Deliveries to rural Ghana that once took two days now take 30 minutes by drone, and each flight costs only $15, according to Kanyanta Sunkutu, a South African Public Health Specialist with the UN Population Fund.
Sunkutu said he expected the pilot programme in Ghana to encounter resistance, and worried people would associate the drones with war. So the UN, in its programme materials, referred to the drones only as ‘unmanned aerial vehicles’ — not drones.
‘We don’t want that link between war and what we are doing,’ Sunkutu told The Huffington Post in an interview. ‘But the resistance we thought we would get has not been there.’
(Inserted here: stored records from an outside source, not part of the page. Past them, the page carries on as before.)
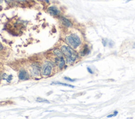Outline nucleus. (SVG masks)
Listing matches in <instances>:
<instances>
[{
  "label": "nucleus",
  "mask_w": 135,
  "mask_h": 119,
  "mask_svg": "<svg viewBox=\"0 0 135 119\" xmlns=\"http://www.w3.org/2000/svg\"><path fill=\"white\" fill-rule=\"evenodd\" d=\"M62 54L67 57V62L69 64L73 63L78 57V55L70 46L63 45L61 47Z\"/></svg>",
  "instance_id": "obj_1"
},
{
  "label": "nucleus",
  "mask_w": 135,
  "mask_h": 119,
  "mask_svg": "<svg viewBox=\"0 0 135 119\" xmlns=\"http://www.w3.org/2000/svg\"><path fill=\"white\" fill-rule=\"evenodd\" d=\"M66 43L71 48H77L81 44V40L79 36L75 34H72L65 38Z\"/></svg>",
  "instance_id": "obj_2"
},
{
  "label": "nucleus",
  "mask_w": 135,
  "mask_h": 119,
  "mask_svg": "<svg viewBox=\"0 0 135 119\" xmlns=\"http://www.w3.org/2000/svg\"><path fill=\"white\" fill-rule=\"evenodd\" d=\"M53 63L50 61H46L42 66V74L43 76H49L51 73L53 67Z\"/></svg>",
  "instance_id": "obj_3"
},
{
  "label": "nucleus",
  "mask_w": 135,
  "mask_h": 119,
  "mask_svg": "<svg viewBox=\"0 0 135 119\" xmlns=\"http://www.w3.org/2000/svg\"><path fill=\"white\" fill-rule=\"evenodd\" d=\"M30 71L31 74H32L33 76H39L40 74V68L37 64H33L31 66V69Z\"/></svg>",
  "instance_id": "obj_4"
},
{
  "label": "nucleus",
  "mask_w": 135,
  "mask_h": 119,
  "mask_svg": "<svg viewBox=\"0 0 135 119\" xmlns=\"http://www.w3.org/2000/svg\"><path fill=\"white\" fill-rule=\"evenodd\" d=\"M48 12L52 16H58L59 15L60 11L57 7L55 6H51L49 7L48 9Z\"/></svg>",
  "instance_id": "obj_5"
},
{
  "label": "nucleus",
  "mask_w": 135,
  "mask_h": 119,
  "mask_svg": "<svg viewBox=\"0 0 135 119\" xmlns=\"http://www.w3.org/2000/svg\"><path fill=\"white\" fill-rule=\"evenodd\" d=\"M19 78L22 80H26L29 79V76L28 72L24 70H20L19 74Z\"/></svg>",
  "instance_id": "obj_6"
},
{
  "label": "nucleus",
  "mask_w": 135,
  "mask_h": 119,
  "mask_svg": "<svg viewBox=\"0 0 135 119\" xmlns=\"http://www.w3.org/2000/svg\"><path fill=\"white\" fill-rule=\"evenodd\" d=\"M61 21H62V24H64V25H65L66 26H67V27H70V26H72L71 23L66 18L62 17Z\"/></svg>",
  "instance_id": "obj_7"
},
{
  "label": "nucleus",
  "mask_w": 135,
  "mask_h": 119,
  "mask_svg": "<svg viewBox=\"0 0 135 119\" xmlns=\"http://www.w3.org/2000/svg\"><path fill=\"white\" fill-rule=\"evenodd\" d=\"M53 53L55 54V55L58 57V58H61L62 57V53L61 52V50H60L58 49H55L53 50Z\"/></svg>",
  "instance_id": "obj_8"
},
{
  "label": "nucleus",
  "mask_w": 135,
  "mask_h": 119,
  "mask_svg": "<svg viewBox=\"0 0 135 119\" xmlns=\"http://www.w3.org/2000/svg\"><path fill=\"white\" fill-rule=\"evenodd\" d=\"M62 85L64 86H67V87H70L71 88H74V87L73 86H72L71 85H68L67 84H64V83H62V82H53V84H52V85Z\"/></svg>",
  "instance_id": "obj_9"
},
{
  "label": "nucleus",
  "mask_w": 135,
  "mask_h": 119,
  "mask_svg": "<svg viewBox=\"0 0 135 119\" xmlns=\"http://www.w3.org/2000/svg\"><path fill=\"white\" fill-rule=\"evenodd\" d=\"M37 101L39 102H43V103H50V102L46 99H43L42 98H38L37 99Z\"/></svg>",
  "instance_id": "obj_10"
},
{
  "label": "nucleus",
  "mask_w": 135,
  "mask_h": 119,
  "mask_svg": "<svg viewBox=\"0 0 135 119\" xmlns=\"http://www.w3.org/2000/svg\"><path fill=\"white\" fill-rule=\"evenodd\" d=\"M3 78V79H5V80H7V82H10L12 79V75L7 76L6 74H4Z\"/></svg>",
  "instance_id": "obj_11"
},
{
  "label": "nucleus",
  "mask_w": 135,
  "mask_h": 119,
  "mask_svg": "<svg viewBox=\"0 0 135 119\" xmlns=\"http://www.w3.org/2000/svg\"><path fill=\"white\" fill-rule=\"evenodd\" d=\"M88 52H89V49L87 47V46H86L85 47H84L82 53L83 54V55H85V54H87V53H88Z\"/></svg>",
  "instance_id": "obj_12"
},
{
  "label": "nucleus",
  "mask_w": 135,
  "mask_h": 119,
  "mask_svg": "<svg viewBox=\"0 0 135 119\" xmlns=\"http://www.w3.org/2000/svg\"><path fill=\"white\" fill-rule=\"evenodd\" d=\"M118 113V111H115L114 112V113L112 114H110V115H109V116H108L107 118H111V117H115V116H116L117 115Z\"/></svg>",
  "instance_id": "obj_13"
},
{
  "label": "nucleus",
  "mask_w": 135,
  "mask_h": 119,
  "mask_svg": "<svg viewBox=\"0 0 135 119\" xmlns=\"http://www.w3.org/2000/svg\"><path fill=\"white\" fill-rule=\"evenodd\" d=\"M65 79L68 81H72V82H73V81H74L75 80V79H72L71 78H68V77H65Z\"/></svg>",
  "instance_id": "obj_14"
},
{
  "label": "nucleus",
  "mask_w": 135,
  "mask_h": 119,
  "mask_svg": "<svg viewBox=\"0 0 135 119\" xmlns=\"http://www.w3.org/2000/svg\"><path fill=\"white\" fill-rule=\"evenodd\" d=\"M87 69H88V72L89 73H90V74H93V71L92 70V69H91V68H90L88 67L87 68Z\"/></svg>",
  "instance_id": "obj_15"
},
{
  "label": "nucleus",
  "mask_w": 135,
  "mask_h": 119,
  "mask_svg": "<svg viewBox=\"0 0 135 119\" xmlns=\"http://www.w3.org/2000/svg\"><path fill=\"white\" fill-rule=\"evenodd\" d=\"M3 49V46L0 44V50H1Z\"/></svg>",
  "instance_id": "obj_16"
},
{
  "label": "nucleus",
  "mask_w": 135,
  "mask_h": 119,
  "mask_svg": "<svg viewBox=\"0 0 135 119\" xmlns=\"http://www.w3.org/2000/svg\"><path fill=\"white\" fill-rule=\"evenodd\" d=\"M124 1L125 2H128L129 1H133V0H124Z\"/></svg>",
  "instance_id": "obj_17"
},
{
  "label": "nucleus",
  "mask_w": 135,
  "mask_h": 119,
  "mask_svg": "<svg viewBox=\"0 0 135 119\" xmlns=\"http://www.w3.org/2000/svg\"><path fill=\"white\" fill-rule=\"evenodd\" d=\"M133 47H134V48H135V44H134V46H133Z\"/></svg>",
  "instance_id": "obj_18"
},
{
  "label": "nucleus",
  "mask_w": 135,
  "mask_h": 119,
  "mask_svg": "<svg viewBox=\"0 0 135 119\" xmlns=\"http://www.w3.org/2000/svg\"><path fill=\"white\" fill-rule=\"evenodd\" d=\"M3 1V0H0V3H1Z\"/></svg>",
  "instance_id": "obj_19"
},
{
  "label": "nucleus",
  "mask_w": 135,
  "mask_h": 119,
  "mask_svg": "<svg viewBox=\"0 0 135 119\" xmlns=\"http://www.w3.org/2000/svg\"><path fill=\"white\" fill-rule=\"evenodd\" d=\"M18 1H24V0H18Z\"/></svg>",
  "instance_id": "obj_20"
},
{
  "label": "nucleus",
  "mask_w": 135,
  "mask_h": 119,
  "mask_svg": "<svg viewBox=\"0 0 135 119\" xmlns=\"http://www.w3.org/2000/svg\"><path fill=\"white\" fill-rule=\"evenodd\" d=\"M6 1H10V0H5Z\"/></svg>",
  "instance_id": "obj_21"
}]
</instances>
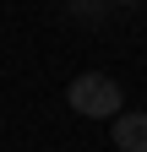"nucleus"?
<instances>
[{
    "label": "nucleus",
    "mask_w": 147,
    "mask_h": 152,
    "mask_svg": "<svg viewBox=\"0 0 147 152\" xmlns=\"http://www.w3.org/2000/svg\"><path fill=\"white\" fill-rule=\"evenodd\" d=\"M65 103L76 109V114H87V120H115L120 103H125V92H120L115 76H104V71H82L76 82L65 87Z\"/></svg>",
    "instance_id": "1"
},
{
    "label": "nucleus",
    "mask_w": 147,
    "mask_h": 152,
    "mask_svg": "<svg viewBox=\"0 0 147 152\" xmlns=\"http://www.w3.org/2000/svg\"><path fill=\"white\" fill-rule=\"evenodd\" d=\"M115 147L120 152H147V114H115Z\"/></svg>",
    "instance_id": "2"
},
{
    "label": "nucleus",
    "mask_w": 147,
    "mask_h": 152,
    "mask_svg": "<svg viewBox=\"0 0 147 152\" xmlns=\"http://www.w3.org/2000/svg\"><path fill=\"white\" fill-rule=\"evenodd\" d=\"M120 6H131V0H120Z\"/></svg>",
    "instance_id": "3"
}]
</instances>
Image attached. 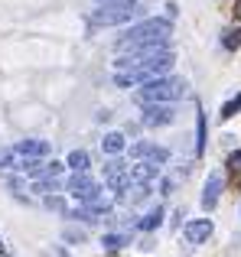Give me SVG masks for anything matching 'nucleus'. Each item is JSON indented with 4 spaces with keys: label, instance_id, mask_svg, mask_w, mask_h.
<instances>
[{
    "label": "nucleus",
    "instance_id": "1",
    "mask_svg": "<svg viewBox=\"0 0 241 257\" xmlns=\"http://www.w3.org/2000/svg\"><path fill=\"white\" fill-rule=\"evenodd\" d=\"M170 33H173V23L170 20H140L137 26L124 33L117 39V52H131V49H140V46H150V43H170Z\"/></svg>",
    "mask_w": 241,
    "mask_h": 257
},
{
    "label": "nucleus",
    "instance_id": "2",
    "mask_svg": "<svg viewBox=\"0 0 241 257\" xmlns=\"http://www.w3.org/2000/svg\"><path fill=\"white\" fill-rule=\"evenodd\" d=\"M189 85L183 78H170V75H160L153 82H147L144 88L137 91V101L140 104H173V101L186 98Z\"/></svg>",
    "mask_w": 241,
    "mask_h": 257
},
{
    "label": "nucleus",
    "instance_id": "3",
    "mask_svg": "<svg viewBox=\"0 0 241 257\" xmlns=\"http://www.w3.org/2000/svg\"><path fill=\"white\" fill-rule=\"evenodd\" d=\"M170 69H173V52H166V56L153 59V62H147V65H137V69H117V72H114V85H117V88L147 85V82H153V78L166 75Z\"/></svg>",
    "mask_w": 241,
    "mask_h": 257
},
{
    "label": "nucleus",
    "instance_id": "4",
    "mask_svg": "<svg viewBox=\"0 0 241 257\" xmlns=\"http://www.w3.org/2000/svg\"><path fill=\"white\" fill-rule=\"evenodd\" d=\"M137 0H104V7L91 10L88 23L91 26H117V23H127V20L137 17Z\"/></svg>",
    "mask_w": 241,
    "mask_h": 257
},
{
    "label": "nucleus",
    "instance_id": "5",
    "mask_svg": "<svg viewBox=\"0 0 241 257\" xmlns=\"http://www.w3.org/2000/svg\"><path fill=\"white\" fill-rule=\"evenodd\" d=\"M65 192H69L72 199H78V202H95V199H101V186H98L88 173H75L69 182H65Z\"/></svg>",
    "mask_w": 241,
    "mask_h": 257
},
{
    "label": "nucleus",
    "instance_id": "6",
    "mask_svg": "<svg viewBox=\"0 0 241 257\" xmlns=\"http://www.w3.org/2000/svg\"><path fill=\"white\" fill-rule=\"evenodd\" d=\"M173 120H176V111L170 104H144V114H140L144 127H166Z\"/></svg>",
    "mask_w": 241,
    "mask_h": 257
},
{
    "label": "nucleus",
    "instance_id": "7",
    "mask_svg": "<svg viewBox=\"0 0 241 257\" xmlns=\"http://www.w3.org/2000/svg\"><path fill=\"white\" fill-rule=\"evenodd\" d=\"M104 182L111 186V192H124L127 186H131V166H124L120 160H111V163H104Z\"/></svg>",
    "mask_w": 241,
    "mask_h": 257
},
{
    "label": "nucleus",
    "instance_id": "8",
    "mask_svg": "<svg viewBox=\"0 0 241 257\" xmlns=\"http://www.w3.org/2000/svg\"><path fill=\"white\" fill-rule=\"evenodd\" d=\"M183 234H186V244H205L212 238V221L209 218H192L183 228Z\"/></svg>",
    "mask_w": 241,
    "mask_h": 257
},
{
    "label": "nucleus",
    "instance_id": "9",
    "mask_svg": "<svg viewBox=\"0 0 241 257\" xmlns=\"http://www.w3.org/2000/svg\"><path fill=\"white\" fill-rule=\"evenodd\" d=\"M131 157L134 160H150V163H160V166H163L166 160H170V153H166L163 147H153V144H147V140H140V144L131 147Z\"/></svg>",
    "mask_w": 241,
    "mask_h": 257
},
{
    "label": "nucleus",
    "instance_id": "10",
    "mask_svg": "<svg viewBox=\"0 0 241 257\" xmlns=\"http://www.w3.org/2000/svg\"><path fill=\"white\" fill-rule=\"evenodd\" d=\"M222 186H225L222 173H212V176H209V182H205V189H202V208H205V212H212V208L218 205V195H222Z\"/></svg>",
    "mask_w": 241,
    "mask_h": 257
},
{
    "label": "nucleus",
    "instance_id": "11",
    "mask_svg": "<svg viewBox=\"0 0 241 257\" xmlns=\"http://www.w3.org/2000/svg\"><path fill=\"white\" fill-rule=\"evenodd\" d=\"M160 173V163H150V160H140L137 166H131V182H140V186H150Z\"/></svg>",
    "mask_w": 241,
    "mask_h": 257
},
{
    "label": "nucleus",
    "instance_id": "12",
    "mask_svg": "<svg viewBox=\"0 0 241 257\" xmlns=\"http://www.w3.org/2000/svg\"><path fill=\"white\" fill-rule=\"evenodd\" d=\"M17 150L26 153V157H46V153H49V144H46V140H20Z\"/></svg>",
    "mask_w": 241,
    "mask_h": 257
},
{
    "label": "nucleus",
    "instance_id": "13",
    "mask_svg": "<svg viewBox=\"0 0 241 257\" xmlns=\"http://www.w3.org/2000/svg\"><path fill=\"white\" fill-rule=\"evenodd\" d=\"M101 150L108 153V157H117L120 150H124V134H104V140H101Z\"/></svg>",
    "mask_w": 241,
    "mask_h": 257
},
{
    "label": "nucleus",
    "instance_id": "14",
    "mask_svg": "<svg viewBox=\"0 0 241 257\" xmlns=\"http://www.w3.org/2000/svg\"><path fill=\"white\" fill-rule=\"evenodd\" d=\"M88 166H91V160H88L85 150H72L69 153V170L72 173H88Z\"/></svg>",
    "mask_w": 241,
    "mask_h": 257
},
{
    "label": "nucleus",
    "instance_id": "15",
    "mask_svg": "<svg viewBox=\"0 0 241 257\" xmlns=\"http://www.w3.org/2000/svg\"><path fill=\"white\" fill-rule=\"evenodd\" d=\"M160 225H163V208H153V212H147L144 218L137 221L140 231H153V228H160Z\"/></svg>",
    "mask_w": 241,
    "mask_h": 257
},
{
    "label": "nucleus",
    "instance_id": "16",
    "mask_svg": "<svg viewBox=\"0 0 241 257\" xmlns=\"http://www.w3.org/2000/svg\"><path fill=\"white\" fill-rule=\"evenodd\" d=\"M238 111H241V91H238L231 101H225V104H222V114H218V117H222V120H228V117H235Z\"/></svg>",
    "mask_w": 241,
    "mask_h": 257
},
{
    "label": "nucleus",
    "instance_id": "17",
    "mask_svg": "<svg viewBox=\"0 0 241 257\" xmlns=\"http://www.w3.org/2000/svg\"><path fill=\"white\" fill-rule=\"evenodd\" d=\"M127 241H131L127 234H104V238H101V244L108 247V251H120V247H124Z\"/></svg>",
    "mask_w": 241,
    "mask_h": 257
},
{
    "label": "nucleus",
    "instance_id": "18",
    "mask_svg": "<svg viewBox=\"0 0 241 257\" xmlns=\"http://www.w3.org/2000/svg\"><path fill=\"white\" fill-rule=\"evenodd\" d=\"M199 134H196V157H202V150H205V114H199Z\"/></svg>",
    "mask_w": 241,
    "mask_h": 257
},
{
    "label": "nucleus",
    "instance_id": "19",
    "mask_svg": "<svg viewBox=\"0 0 241 257\" xmlns=\"http://www.w3.org/2000/svg\"><path fill=\"white\" fill-rule=\"evenodd\" d=\"M222 46H225V49H238V46H241V30L222 33Z\"/></svg>",
    "mask_w": 241,
    "mask_h": 257
},
{
    "label": "nucleus",
    "instance_id": "20",
    "mask_svg": "<svg viewBox=\"0 0 241 257\" xmlns=\"http://www.w3.org/2000/svg\"><path fill=\"white\" fill-rule=\"evenodd\" d=\"M228 170H231V173H241V147L228 157Z\"/></svg>",
    "mask_w": 241,
    "mask_h": 257
},
{
    "label": "nucleus",
    "instance_id": "21",
    "mask_svg": "<svg viewBox=\"0 0 241 257\" xmlns=\"http://www.w3.org/2000/svg\"><path fill=\"white\" fill-rule=\"evenodd\" d=\"M65 238H69V241H85V231H78V228H65Z\"/></svg>",
    "mask_w": 241,
    "mask_h": 257
},
{
    "label": "nucleus",
    "instance_id": "22",
    "mask_svg": "<svg viewBox=\"0 0 241 257\" xmlns=\"http://www.w3.org/2000/svg\"><path fill=\"white\" fill-rule=\"evenodd\" d=\"M46 257H69V254H65L62 247H49V251H46Z\"/></svg>",
    "mask_w": 241,
    "mask_h": 257
},
{
    "label": "nucleus",
    "instance_id": "23",
    "mask_svg": "<svg viewBox=\"0 0 241 257\" xmlns=\"http://www.w3.org/2000/svg\"><path fill=\"white\" fill-rule=\"evenodd\" d=\"M235 20H241V0H235Z\"/></svg>",
    "mask_w": 241,
    "mask_h": 257
},
{
    "label": "nucleus",
    "instance_id": "24",
    "mask_svg": "<svg viewBox=\"0 0 241 257\" xmlns=\"http://www.w3.org/2000/svg\"><path fill=\"white\" fill-rule=\"evenodd\" d=\"M0 254H4V241H0Z\"/></svg>",
    "mask_w": 241,
    "mask_h": 257
}]
</instances>
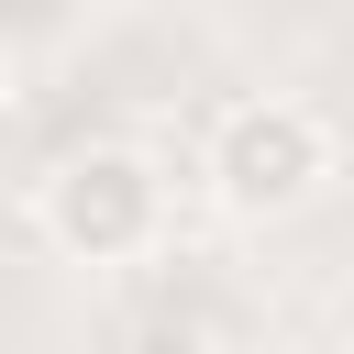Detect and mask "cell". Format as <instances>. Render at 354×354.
<instances>
[{
	"instance_id": "obj_2",
	"label": "cell",
	"mask_w": 354,
	"mask_h": 354,
	"mask_svg": "<svg viewBox=\"0 0 354 354\" xmlns=\"http://www.w3.org/2000/svg\"><path fill=\"white\" fill-rule=\"evenodd\" d=\"M199 188H210V210L221 221H243V232H266V221H299L321 188H332V122L310 111V100H232L221 122H210V144H199Z\"/></svg>"
},
{
	"instance_id": "obj_4",
	"label": "cell",
	"mask_w": 354,
	"mask_h": 354,
	"mask_svg": "<svg viewBox=\"0 0 354 354\" xmlns=\"http://www.w3.org/2000/svg\"><path fill=\"white\" fill-rule=\"evenodd\" d=\"M210 354H277V343H210Z\"/></svg>"
},
{
	"instance_id": "obj_1",
	"label": "cell",
	"mask_w": 354,
	"mask_h": 354,
	"mask_svg": "<svg viewBox=\"0 0 354 354\" xmlns=\"http://www.w3.org/2000/svg\"><path fill=\"white\" fill-rule=\"evenodd\" d=\"M166 221H177V188H166V166H155L144 144H122V133H88V144H66V155L33 177V232H44V254H66V266H144V254L166 243Z\"/></svg>"
},
{
	"instance_id": "obj_3",
	"label": "cell",
	"mask_w": 354,
	"mask_h": 354,
	"mask_svg": "<svg viewBox=\"0 0 354 354\" xmlns=\"http://www.w3.org/2000/svg\"><path fill=\"white\" fill-rule=\"evenodd\" d=\"M11 100H22V88H11V66H0V133H11Z\"/></svg>"
}]
</instances>
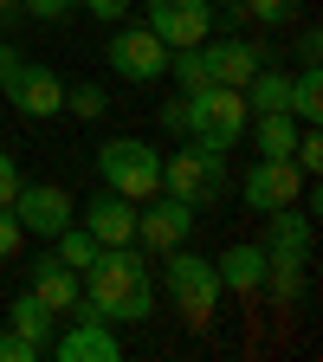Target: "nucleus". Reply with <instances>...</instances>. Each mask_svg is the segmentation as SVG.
Returning <instances> with one entry per match:
<instances>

Less than than 20% of women in sub-Saharan Africa use modern contraceptives. In rural Africa, a flood can shut down roads for days and cut off medical supplies, making access to birth control a massive problem.
An estimated 225 million women in developing countries around the world want to delay or stop childbearing, but don’t have reliable birth control, according to the World Health Organization. This prevents women and girls from finishing school or getting jobs. About 47,000 women die of complications from unsafe abortions each year.
‘We are particularly committed to exploring how our family planning efforts can meet the needs of young women and girls,’ Bill and Melinda Gates said, according to their foundation website.
The idea to use drones for delivering birth control came from a programme in the Amazon, Sunkutu said.
The drone operator packs a five-foot-wide drone with contraceptives and medical supplies from an urban warehouse and sends it over to places hard to reach by car. There, a local health worker meets the drone and picks up the supplies.
Project Last Mile has been flying birth control, condoms and other medical supplies to rural areas of Ghana for several months.
Now it’s expanding to six other African countries. The goal is to revolutionise women’s health and family planning in Africa. Tanzania, Rwanda, Zambia, Ethiopia and Mozambique have expressed an interest.
Using drones to improve reproductive health isn’t exactly a new idea — it’s just new in Africa, according to HuffingtonPost. In June, a Dutch organisation called Women on Waves used a drone to fly abortion pills to Poland, trying to raise awareness of Poland’s restrictive abortion laws.
Project Last Mile says it is the first to develop a long-term, sustainable programme for delivering contraceptives by drone.
Sunkutu hopes that eventually drones will revolutionise other areas of rural African life, starting with family planning.
‘They can deliver ballots after elections, or exams for school,’ he said. ‘It becomes a logistics management solution for hard-to-reach areas. We’re going to use family planning as an entry and make it sustainable.’